To the Editor:
An open letter to Mayor Allison Silberberg.
Your council voted unanimously to approve changing the name of Jefferson Davis Highway. Do you, your council or anyone who testified know anything about Jefferson Davis?
In case you don’t, here is a little background: he graduated from West Point in 1828 (where he would forge strong relationships with future generals who fought on both sides of the Civil War), served as an officer in the Mexican American War, was elected to Congress (both Houses), and served as Secretary of War under President Buchanan. While a senator, he authored several bills that helped the Union, including one that started the Soldiers Home in Washington, D.C. that serves indigent veterans to this day. Davis also served as President of the Confederate States. It is written that he did not want or campaign for this office. This new “nation” called on him to be their leader — so after much angst, he resigned his seat in the U.S. Senate, and became President of the Confederate States. He would later call it the saddest day of his life.
None of Davis' achievements or his sadness for leaving the Senate to take the role of President of the Confederacy or the fact that he owned slaves to work his plantation in his home state of Mississippi can excuse his actions. Most of us in today's world (including me) find the concept of owning another human deplorable, especially as we look back with our 21st century glasses. I do however feel it is possible to be proud of one's southern heritage while at the same time denouncing the inhumane practice of slavery.
I also read that you suggested the name be changed to Patrick Henry Highway. While Mr. Henry was a framer of the United States and an eloquent speaker — most known for his “give me liberty or give me death” speech, this man of liberty also owned slaves, and believed fervently in a limited federal government. These two men had very similar views, and historians suggest that Patrick Henry and other Founding Fathers would have most likely been on the side of the Confederacy.
My point is that if we look deep enough into our past, we are likely find something deplorable about all famous people. I applaud your desire to right the wrongs of the past, but where do we stop? Do we tear down the street signs, monuments and memorials of every person who made bad decisions and fought on the wrong side of the Civil War?

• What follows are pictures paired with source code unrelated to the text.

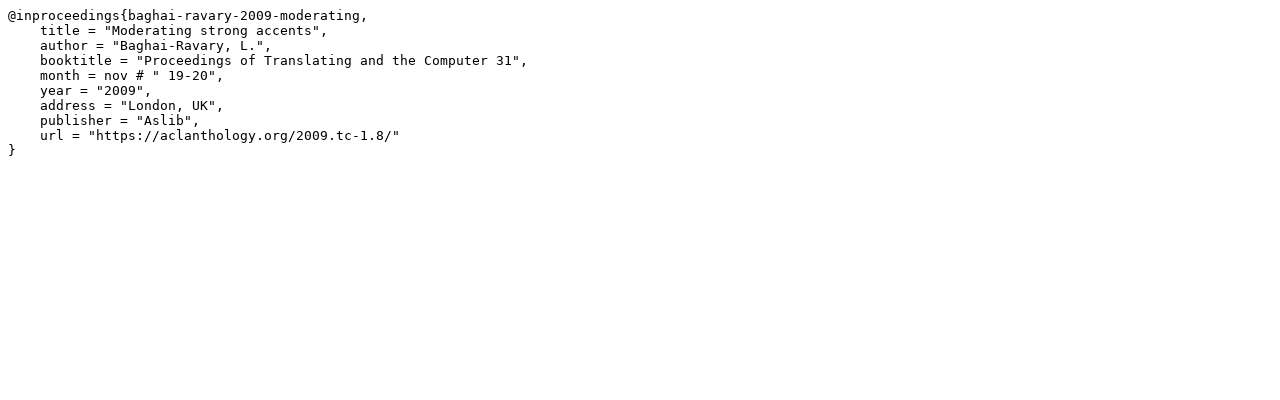

--- FILE ---
content_type: text/plain; charset=utf-8
request_url: https://aclanthology.org/2009.tc-1.8.bib
body_size: 242
content:
@inproceedings{baghai-ravary-2009-moderating,
    title = "Moderating strong accents",
    author = "Baghai-Ravary, L.",
    booktitle = "Proceedings of Translating and the Computer 31",
    month = nov # " 19-20",
    year = "2009",
    address = "London, UK",
    publisher = "Aslib",
    url = "https://aclanthology.org/2009.tc-1.8/"
}

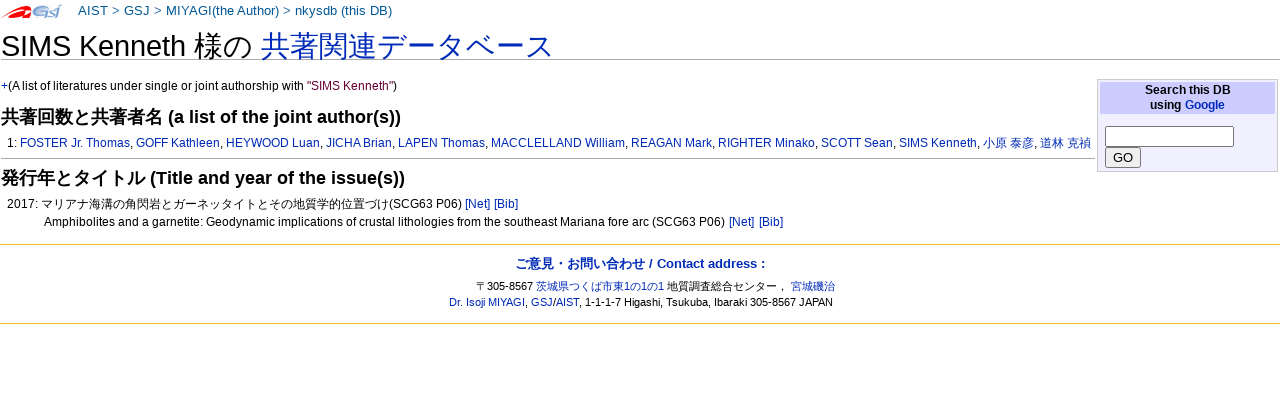

--- FILE ---
content_type: text/html
request_url: https://staff.aist.go.jp/miyagi.iso14000/nkysdb/9f/74/0cdae2fcde13118f31cd57b73cebcc279a7d.html
body_size: 6739
content:
<!DOCTYPE html PUBLIC "-//W3C//DTD XHTML 1.0 Transitional//EN" "http://www.w3.org/TR/xhtml1/DTD/xhtml1-transitional.dtd">
<html xmlns="http://www.w3.org/1999/xhtml" xml:lang="ja" lang="ja" dir="ltr">
<head>
<meta http-equiv="Content-Type" content="text/html; charset=utf-8" />

<meta http-equiv="Content-Style-Type" content="text/css" />
<meta http-equiv="Content-Script-Type" content="text/javascript" />
<title>nkysdb: SIMS Kenneth</title>
<meta name="Keywords" content="SIMS Kenneth,nkysdb,なかよし論文データベース" />
 <style type="text/css" media="screen,projection">
/*<![CDATA[*/ @import "./../../skins/monobook/main.css"; /*]]>*/
</style>
    <link rel="stylesheet" type="text/css" media="print" href="./../../skins/common/commonPrint.css" />
    <link rev="made" href="http://staff.aist.go.jp/miyagi.iso14000/myHomeJ.html" />
    <meta http-equiv="imagetoolbar" content="no" />
        <script type="text/javascript" src="./../../skins/common/wikibits.js"></script>
</head>
<body class="ns-0">
<div id="globalWrapper">
 <div id="column-content">
 <div id="content">
<!--  <a name="top" id="contentTop"></a> -->
  <div id="bodyContent">
  <h3 id="siteSub">nkysdb: なかよし論文データベース</h3>
  <div id="contentSub"></div>

<h1>SIMS Kenneth 様の <a href="../../index.html"> 共著関連データベース</a></h1>
<table class="noprint" style="margin:2px; float:right; width:15em; background-color:#F0F0FF; border:1px solid #CCCCCC">
<tr><th style="background:#CCCCFF;"> Search this DB <br />
using <a target="thanks" href="https://www.google.co.jp/">Google</a>
</th></tr>
<tr><td style="font-size:small">
<form action="https://www.google.co.jp/search" method="get">
<input type="hidden" name="as_epq" value="nkysdb" />
<input type="hidden" name="as_occt" value="any" />
<input type="hidden" name="as_sitesearch" value="staff.aist.go.jp" />
<input type="hidden" name="num" value="10" />
<input type="text" size="14" name="as_q" value="" />
<input type="submit" name="btnG" value="GO" />
</form>
</td></tr></table>
<p><a href="http://staff.aist.go.jp/miyagi.iso14000/nkysdb/9f/74/0cdae2fcde13118f31cd57b73cebcc279a7d.html">+</a>(A list of literatures under single or joint authorship with <font color="#660033">"SIMS Kenneth"</font>)</p>
<h3>共著回数と共著者名 (a list of the joint author(s))</h3>
<ol><p>1:
<a href="../../76/27/e1101bbf90595519f7f1df432977fc727a0c.html">FOSTER Jr. Thomas</a>, <a href="../../a8/18/420095bf37bd9fd2ac04e915711de98be509.html">GOFF Kathleen</a>, <a href="../../75/c3/ac2e992e91b8d58f0d83ed0230d6d038551e.html">HEYWOOD Luan</a>, <a href="../../aa/35/1c1ccf610a7d9b083f972a290bb48381cf42.html">JICHA Brian</a>, <a href="../../47/4e/f39fe579f27c74a3e767b39f1f3c5e2426dc.html">LAPEN Thomas</a>, <a href="../../b9/bd/b52ddb88c869e85adf523aeb74e589016350.html">MACCLELLAND William</a>, <a href="../../60/f0/2247a068b8d3d4a9ba94784351a3605456cf.html">REAGAN Mark</a>, <a href="../../d4/3f/d34643441c6945906d62ae24cd4dd551a7d7.html">RIGHTER Minako</a>, <a href="../../9b/56/41df999a9508df721a945c11cd834c914d51.html">SCOTT Sean</a>, <a href="../../9f/74/0cdae2fcde13118f31cd57b73cebcc279a7d.html">SIMS Kenneth</a>, <a href="../../cd/ad/785adbfe00ae73d4db80fc752255b79c75af.html">小原 泰彦</a>, <a href="../../7c/a7/db8680d848cf252eaf17054f555c3ff748c6.html">道林 克禎</a></p>
</ol>
<hr />

<h3>発行年とタイトル (Title and year of the issue(s))</h3>
<ol>
<p>2017: マリアナ海溝の角閃岩とガーネッタイトとその地質学的位置づけ(SCG63 P06) <a style="white-space:nowrap;" class="noprint" title="Google" href="http://www.google.com/search?q=%e3%83%9e%e3%83%aa%e3%82%a2%e3%83%8a%e6%b5%b7%e6%ba%9d%e3%81%ae%e8%a7%92%e9%96%83%e5%b2%a9%e3%81%a8%e3%82%ac%e3%83%bc%e3%83%8d%e3%83%83%e3%82%bf%e3%82%a4%e3%83%88%e3%81%a8%e3%81%9d%e3%81%ae%e5%9c%b0%e8%b3%aa%e5%ad%a6%e7%9a%84%e4%bd%8d%e7%bd%ae%e3%81%a5%e3%81%91%28SCG63%20P06%29"> [Net]</a>
<a style="white-space:nowrap;" class="noprint" title="GEOLIS(201731454)" href="https://gbank.gsj.jp/geolis/geolis_link/201731454/ja"> [Bib]</a>
<br />Amphibolites and a garnetite: Geodynamic implications of crustal lithologies from the southeast Mariana fore arc (SCG63 P06) <a style="white-space:nowrap;" class="noprint" title="Google" href="https://www.google.com/search?q=Amphibolites%20and%20a%20garnetite%3a%20Geodynamic%20implications%20of%20crustal%20lithologies%20from%20the%20southeast%20Mariana%20fore%20arc%20%28SCG63%20P06%29"> [Net]</a>
<a style="white-space:nowrap;" class="noprint" title="GEOLIS(201731454)" href="https://gbank.gsj.jp/geolis/geolis_link/201731454/en"> [Bib]</a>
</p>
</ol>
<div class="visualClear"></div><!-- footer ここから-->
</div></div></div>


<div class="portlet" id="p-personal">
<h5>About this page:</h5>
<div class="pBody">
<ul>
<li id ="pt-userpage">
<a target="link-aist" title="産業技術総合研究所 (National Institute of Advanced Industrial Science and Technology)" href="http://www.aist.go.jp/">AIST</a> &gt;
<a target="link-gsj" title="地質調査総合センター (Geological Survey of Japan)" href="http://www.gsj.jp/HomePageJP.html">GSJ</a> &gt;
<!-- <a target="link-ievg" title="活断層・火山研究部門" href="https://unit.aist.go.jp/ievg/">IEVG</a> &gt; -->
<a title="宮城磯治 (Isoji MIYAGI)" href="http://staff.aist.go.jp/miyagi.iso14000/myHomeJ.html">MIYAGI(the Author)</a> &gt; 
<a title="なかよし論文データベース" href="./../../index.html">nkysdb (this DB)</a>
</li>
</ul>
</div>
</div>



<script type="text/javascript"> if (window.isMSIE55) fixalpha(); </script>



</div><!-- end of the left (by default at least) column -->


<div class="visualClear"></div>


<div id="footer">

<h4><a href="https://docs.google.com/forms/d/1wVog8rUVRnlOMKAcvp28CJkPqStKH-4Z4roAM0WxVXk/viewform">ご意見・お問い合わせ / Contact address : </a></h4>
<ul id="f-list"><li id="contact">

〒305-8567 <a title="産総研へのアクセスマップ" target="aist" href="http://www.aist.go.jp/aist_j/guidemap/tsukuba/tsukuba_map_main.html">茨城県つくば市東1の1の1</a> 
地質調査総合センター，
<a href="https://docs.google.com/forms/d/1wVog8rUVRnlOMKAcvp28CJkPqStKH-4Z4roAM0WxVXk/viewform">宮城磯治</a>
<br />
<a href="https://docs.google.com/forms/d/1wVog8rUVRnlOMKAcvp28CJkPqStKH-4Z4roAM0WxVXk/viewform">Dr. Isoji MIYAGI</a>, 
<a title="Web site of the Geological Survey of Japan" target="gsj-e" href="http://www.gsj.jp/HomePage.html">GSJ</a>/<a title="Web site of AIST, National Institute of Advanced Industrial Science and Technology" target="aist-e" href="http://www.aist.go.jp/index_en.html">AIST</a>, 
1-1-1-7 Higashi, Tsukuba, Ibaraki
305-8567 JAPAN

</li></ul>

</div></div>


</body></html>
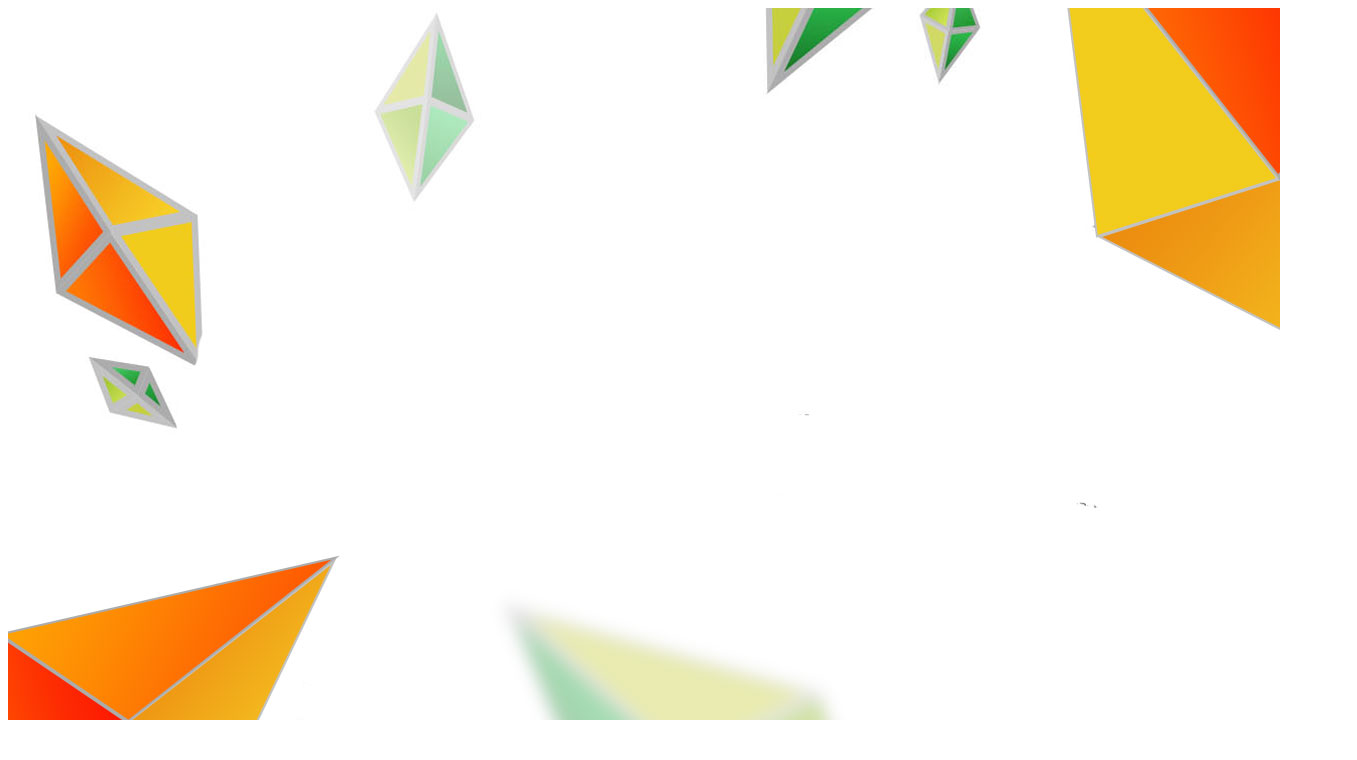

--- FILE ---
content_type: text/html; charset=UTF-8
request_url: http://www.mustasarepublic.com/home-2-2/sample-bg3/
body_size: 138
content:
<img class="ninzio-attachment-image" src="http://www.mustasarepublic.com/wp-content/uploads/2018/09/sample-bg3.jpg" alt="">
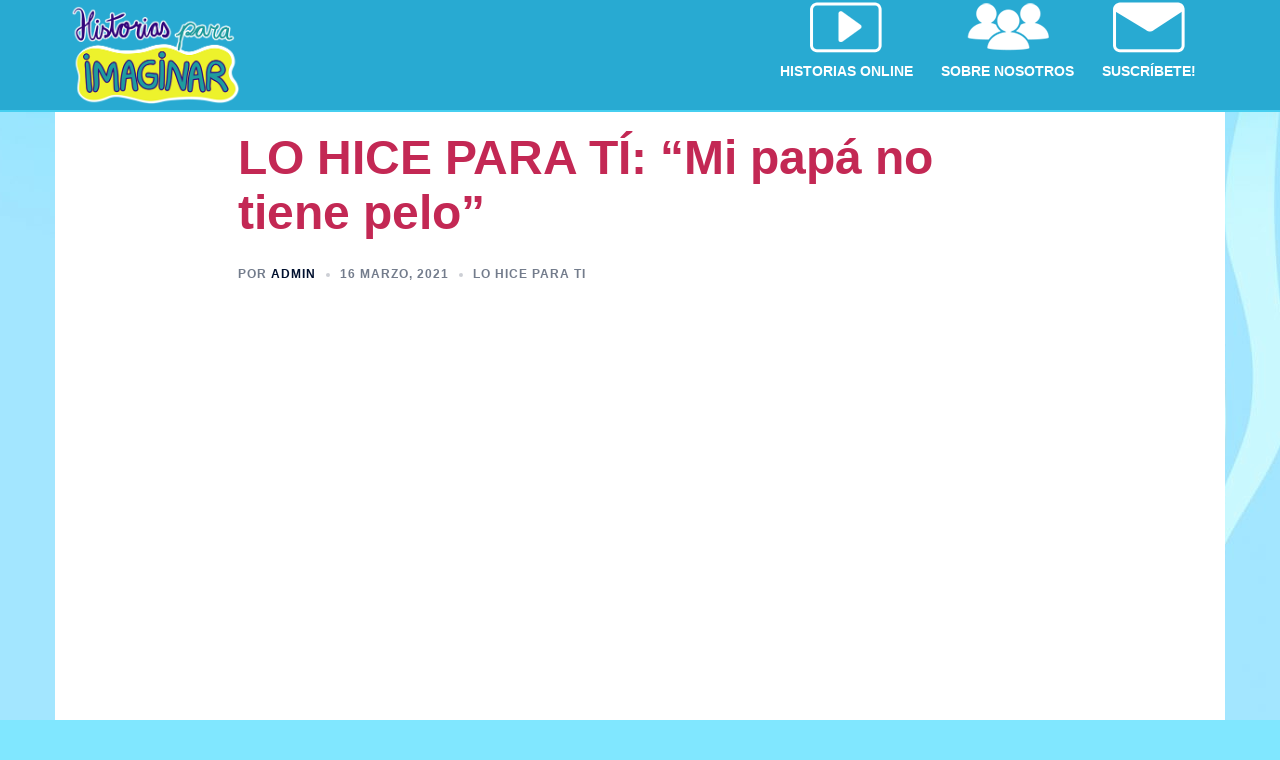

--- FILE ---
content_type: text/css
request_url: http://www.historiasparaimaginar.cl/wp-content/themes/complotagencia-child/style.css?ver=20220307
body_size: 587
content:
/*

Theme Name: Complot Child

Theme URI: http://athemes.com/theme/sydney

Author: aThemes

Author URI: http://athemes.com

Template: sydney

Version: 1.0

License: GNU General Public License v2 or later

License URI: http://www.gnu.org/licenses/gpl-2.0.html

Text Domain: sydney

*/
body{background-color:#80e7ff;}

.admin-bar .site-header, .admin-bar .site-header. float-header{ top:0px !important;}

#masthead{top:0px !important;}



.site-header.float-header{ background:#e2e2e2; }

section.contenido{
	margin-top:150px;}








.roll-icon-list .content h3{

    font-size: 30px;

This week in a book club that I lead in one of our local jails, we discussed biographies of famous Americans. After talking about folks like Hamilton, Jefferson and Lincoln, I asked inmates how they felt about proposed name changes like Jefferson Davis Highway. Our book club is a group of native born Americans — seven white, six black, two from the Middle East, one from El Salvador and one from Greece. The vote in this fairly diverse group of men was unanimous to keep the name the same. hat was more interesting is that two of the men (both black and in their 60s) grew up in Alexandria, lived through the days of segregation and attended Parker Gray High School were the most adamant about keeping the name as is. Their reasoning was that it is better to keep the past alive so that future generations don’t forget the struggles they had to endure. The group also felt the money and effort to change the name could be much better spent on some of the poorer neighborhoods of Alexandria, Others felt it would lead to healthy discussions like the one we had this morning. Even though most of these inmates haven't voted or won't be allowed to vote for years, I feel it is important that you heard their voices as well as mine.
I hope you and your council will consider these observations.